### Supplied text
Segment Open

SQL Query and Unicode Issue

SQL Query and Unicode Issue - sql

I have a really weird issue with Sql queries on unicode data. Here's what I've got:
Sql Server Express 2008 R2 AS
Table containing chinese characters/words/phrases (100,000 rows)
When I run the following, I get the correct row + 36 other rows returned... when it should only be the one row:
SELECT TOP 1000 [ID]
,[MyChineseColumn]
,UNICODE([MyChineseColumn])
FROM [dbo].[MyTableName]
WHERE [MyChineseColumn]= N'㐅'
As you'd expect, the row with 㐅 is returned, but also the following: 〇, 宁, 㮸 and a bunch of others...
Anyone have any ideas what is going on here? This has really got me confused and I am not sure how to solve this one (tried "Googling" already)...
Thanks

Please check the column is using an appropriate Chinese collation as that will determine the semantics used in this type of comparison.

Segment Closed

### Dataset section
Segment Open

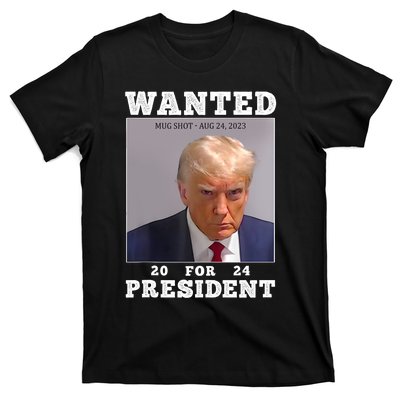 Wanted Donald Trump For President 2024 Trump Mug Shot T-Shirt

Segment Closed

### How to complete this task
Copy out the whole forum thread about the SQL Server query on Chinese characters, word for word.

### Task result
SQL Query and Unicode Issue

SQL Query and Unicode Issue - sql

I have a really weird issue with Sql queries on unicode data. Here's what I've got:
Sql Server Express 2008 R2 AS
Table containing chinese characters/words/phrases (100,000 rows)
When I run the following, I get the correct row + 36 other rows returned... when it should only be the one row:
SELECT TOP 1000 [ID]
,[MyChineseColumn]
,UNICODE([MyChineseColumn])
FROM [dbo].[MyTableName]
WHERE [MyChineseColumn]= N'㐅'
As you'd expect, the row with 㐅 is returned, but also the following: 〇, 宁, 㮸 and a bunch of others...
Anyone have any ideas what is going on here? This has really got me confused and I am not sure how to solve this one (tried "Googling" already)...
Thanks

Please check the column is using an appropriate Chinese collation as that will determine the semantics used in this type of comparison.